Organizations such as Pope and Young, Boone and Crockett , The Safari Club and various state groups set minimum numerical standards for animals to be entered into their record books. Boone and Crockett is the most popular of the clubs and it sets the minimum entry score for a typical whitetail deer at 170 inches.
To put that into perspective, the vast majority of deer hunters, even in the big buck factories of the Midwest, will never even see a 170-class buck while hunting in their lifetime. Even in the best trophy states and their best counties, Booner deer are rare.
Because making the book with the national organizations is so difficult, most hunters set their personal minimum score much lower.
For some, the number is based on past kills and not wanting to tag anything smaller than their previous biggest deer. For others, it is a stagnant number and any deer that eclipses a preset goal is fair game.
Where to set the number should not only depend on the state and county hunted, but also the parcel and its surrounding hunters.
There are places in Indiana, Illinois, Ohio and Iowa where a deer over 140 inches has not been harvested in a decade. Those places are over hunted or simply hunted by too many meat hunters who argue there isn’t any nutritional value in antlers.
They aren’t wrong; they just hunt for a different reason than people who want to see mature deer and big antlers. There is a place in management for both types of hunters.
In places where the “if it’s brown it’s down” hunters rule, allowing every two-year-old buck to walk by probably means never killing a buck. After a few years of that, most big deer hunters start to question why they hunt, and either move or quit the sport altogether.
There are places in the Midwest, however, where it is well worth letting even 160-inch bucks go. The circumstances have to be perfect for a farm to make this cut.
If an area is big enough to allow deer a place to escape hunters, or all the hunters in the area feel the same way about what constitutes a shooter, it may be worth letting a trophy go.
For a place to predictably produce several old bucks every year it must also consist of more than several hundred contiguous acres with at least 50 percent cover, and provide a place for deer to eat and drink without being constantly bumped or shot at.
Nutrition and genetics are a factor, but don’t be fooled. Big deer occur in the Midwest where they are allowed to live more than four years. The truth is, the other stuff barely matters here when deer are allowed to live beyond adolescence.

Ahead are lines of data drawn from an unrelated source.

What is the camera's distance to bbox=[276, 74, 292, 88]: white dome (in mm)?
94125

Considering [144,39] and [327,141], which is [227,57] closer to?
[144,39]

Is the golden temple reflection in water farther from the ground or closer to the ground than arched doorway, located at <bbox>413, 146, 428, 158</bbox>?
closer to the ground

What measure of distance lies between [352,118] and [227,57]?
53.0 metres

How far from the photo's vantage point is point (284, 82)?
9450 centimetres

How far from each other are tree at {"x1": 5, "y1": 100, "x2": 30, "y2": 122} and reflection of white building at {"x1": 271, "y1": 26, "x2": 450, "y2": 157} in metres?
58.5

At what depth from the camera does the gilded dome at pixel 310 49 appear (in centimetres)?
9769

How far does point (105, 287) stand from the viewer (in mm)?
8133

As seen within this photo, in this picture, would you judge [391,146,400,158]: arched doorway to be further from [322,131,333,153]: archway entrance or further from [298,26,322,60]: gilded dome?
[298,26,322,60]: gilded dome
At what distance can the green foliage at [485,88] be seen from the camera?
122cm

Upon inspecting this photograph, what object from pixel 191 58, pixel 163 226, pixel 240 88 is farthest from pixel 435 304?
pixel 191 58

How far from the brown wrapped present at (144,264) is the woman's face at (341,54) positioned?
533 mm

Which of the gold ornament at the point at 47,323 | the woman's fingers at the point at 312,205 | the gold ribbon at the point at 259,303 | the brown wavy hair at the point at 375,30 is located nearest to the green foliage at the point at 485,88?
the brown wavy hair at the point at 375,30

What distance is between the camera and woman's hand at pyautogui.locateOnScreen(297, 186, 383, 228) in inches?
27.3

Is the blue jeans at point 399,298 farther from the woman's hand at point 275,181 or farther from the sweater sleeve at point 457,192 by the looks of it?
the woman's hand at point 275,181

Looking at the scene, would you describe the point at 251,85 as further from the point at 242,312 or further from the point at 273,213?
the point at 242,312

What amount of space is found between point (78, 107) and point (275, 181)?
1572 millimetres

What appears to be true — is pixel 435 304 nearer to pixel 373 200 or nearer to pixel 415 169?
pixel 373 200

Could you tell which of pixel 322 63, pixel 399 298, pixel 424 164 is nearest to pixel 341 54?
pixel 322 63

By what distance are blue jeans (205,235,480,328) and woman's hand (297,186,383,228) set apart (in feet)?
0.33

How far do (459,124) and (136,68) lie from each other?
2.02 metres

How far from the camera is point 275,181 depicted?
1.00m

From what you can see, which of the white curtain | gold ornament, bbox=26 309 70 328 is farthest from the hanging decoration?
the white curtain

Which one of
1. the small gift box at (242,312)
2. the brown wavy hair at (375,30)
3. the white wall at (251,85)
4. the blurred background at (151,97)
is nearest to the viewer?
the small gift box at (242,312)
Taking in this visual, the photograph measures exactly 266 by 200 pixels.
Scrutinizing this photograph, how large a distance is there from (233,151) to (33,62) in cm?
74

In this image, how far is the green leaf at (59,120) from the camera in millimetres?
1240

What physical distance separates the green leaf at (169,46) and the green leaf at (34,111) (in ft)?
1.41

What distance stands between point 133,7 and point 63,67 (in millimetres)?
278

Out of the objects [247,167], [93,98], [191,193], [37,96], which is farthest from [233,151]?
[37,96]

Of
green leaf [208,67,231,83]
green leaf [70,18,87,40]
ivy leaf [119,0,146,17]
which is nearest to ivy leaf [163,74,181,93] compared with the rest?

But even in the big buck states there are times when an old buck may not make the magical cutoff number a deer hunter requires.
Sometimes a buck gets lucky, lives past his antler-growing prime and actually has declining antler growth.
This is a rare occurrence these days and usually only happens on huge, well-managed farms. It also happens on occasion when a buck is injured less than critically but enough that it impedes his movement during the rut.
And though nearly any buck that makes it to the age of five in the Midwest would be considered a shooter by anyone’s standards, there are always a few bucks that will just never grow big antlers, regardless of age.
Letting these bucks go won’t translate into bigger bucks in the future, but are hard for even seasoned hunters to identify.
Midwest states limit the number of bucks a hunter can tag as strictly as any other part of the country. Whether a hunter uses those one or two tags on the first or 10th deer he or she sees is becoming more of a gamble as deer populations continue to decline.